Diarrhoea spreads in Bihar relief camps
Doctors have diagnosed more than 1,000 acute diarrhoea cases in relief camps in the flood-ravaged plains of Bihar, and at least six more people have died of complications from the disease.
More than 1.2 million people were driven from their homes in the state by the flooding, and about 300,000 are still living in 326 state-run relief camps where doctors are working to prevent disease outbreaks.
Deepak Kumar, the state health secretary, confirmed the six new deaths and more than 1,000 diarrhea cases in relief camps, but said authorities had enough medicine to treat the flood refugees.
Authorities have confirmed 48 deaths from the flooding, but it is widely believed that the final toll will be much higher.

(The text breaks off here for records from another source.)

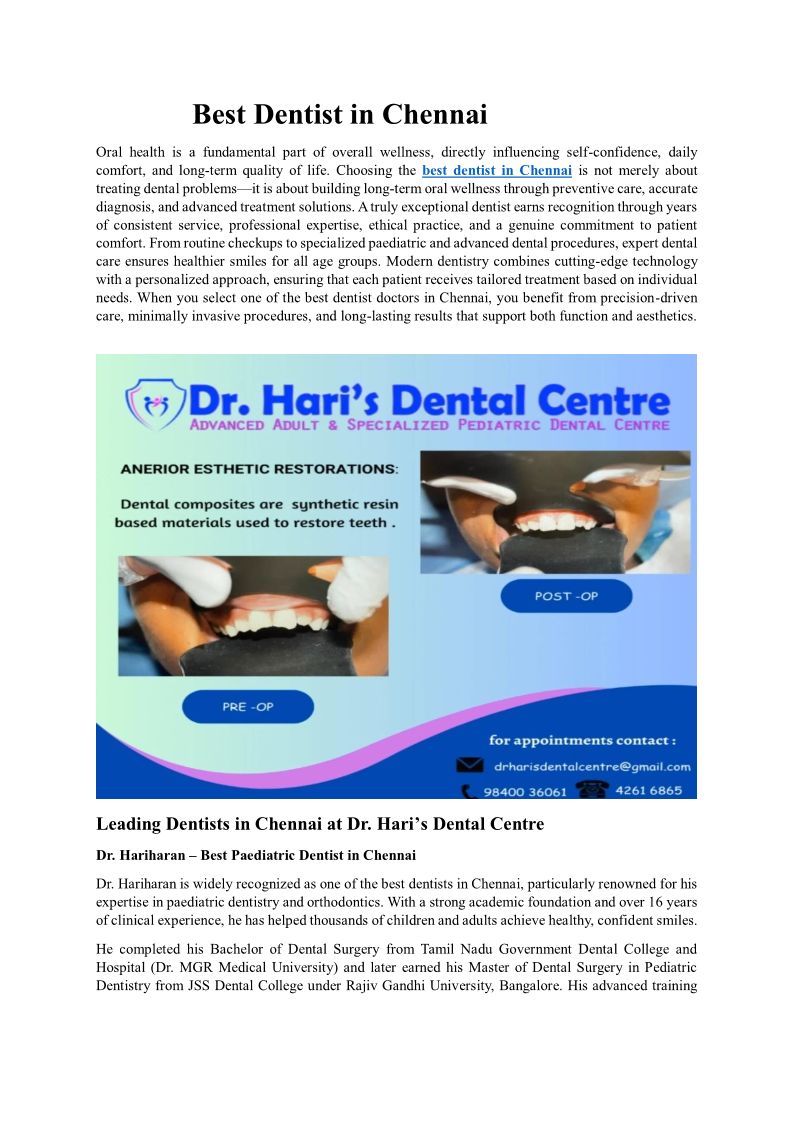 Best Dentist in Chennai

Oral health is a fundamental part of overall wellness, directly influencing self-confidence, daily comfort, and long-term quality of life. Choosing the best dentist in Chennai is not merely about treating dental problems—it is about building long-term oral wellness through preventive care, accurate diagnosis, and advanced treatment solutions. A truly exceptional dentist earns recognition through years of consistent service, professional expertise, ethical practice, and a genuine commitment to patient comfort. From routine checkups to specialized paediatric and advanced dental procedures, expert dental care ensures healthier smiles for all age groups. Modern dentistry combines cutting-edge technology with a personalized approach, ensuring that each patient receives tailored treatment based on individual needs. When you select one of the best dentist doctors in Chennai, you benefit from precision-driven care, minimally invasive procedures, and long-lasting results that support both function and aesthetics.

Dr. Hari's Dental Centre
ADVANCED ADULT & SPECIALIZED PEDIATRIC DENTAL CENTRE

ANERIOR ESTHETIC RESTORATIONS:

Dental composites are synthetic resin based materials used to restore teeth .

POST -OP

PRE -OP

for appointments contact :

drharisdentalcentre@gmail.com

98400 36061 4261 6865

Leading Dentists in Chennai at Dr. Hari's Dental Centre

Dr. Hariharan – Best Paediatric Dentist in Chennai

Dr. Hariharan is widely recognized as one of the best dentists in Chennai, particularly renowned for his expertise in paediatric dentistry and orthodontics. With a strong academic foundation and over 16 years of clinical experience, he has helped thousands of children and adults achieve healthy, confident smiles.

He completed his Bachelor of Dental Surgery from Tamil Nadu Government Dental College and Hospital (Dr. MGR Medical University) and later earned his Master of Dental Surgery in Pediatric Dentistry from JSS Dental College under Rajiv Gandhi University, Bangalore. His advanced training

Flood water has drained out of nearly 250 villages, but 750 others are still under up to four feet (1.2 meters) of water in Bihar's five worst-hit districts, state disaster management official Prataya Amrit said Friday.
On Aug. 18, the monsoon-swollen Kosi River, a Ganges tributary that flows from Nepal to India, burst its banks on the Nepali side of the border and flowed into a channel it had abandoned a century earlier.
It flooded more than 1,000 villages and 370,650 acres (150,000 hectares) of farmland in Bihar.
The relief camps will remain open for another six months because it will take that long to repair damaged embankments, homes, highways and village roads, the state's top elected official, Nitish Kumar, said this past week.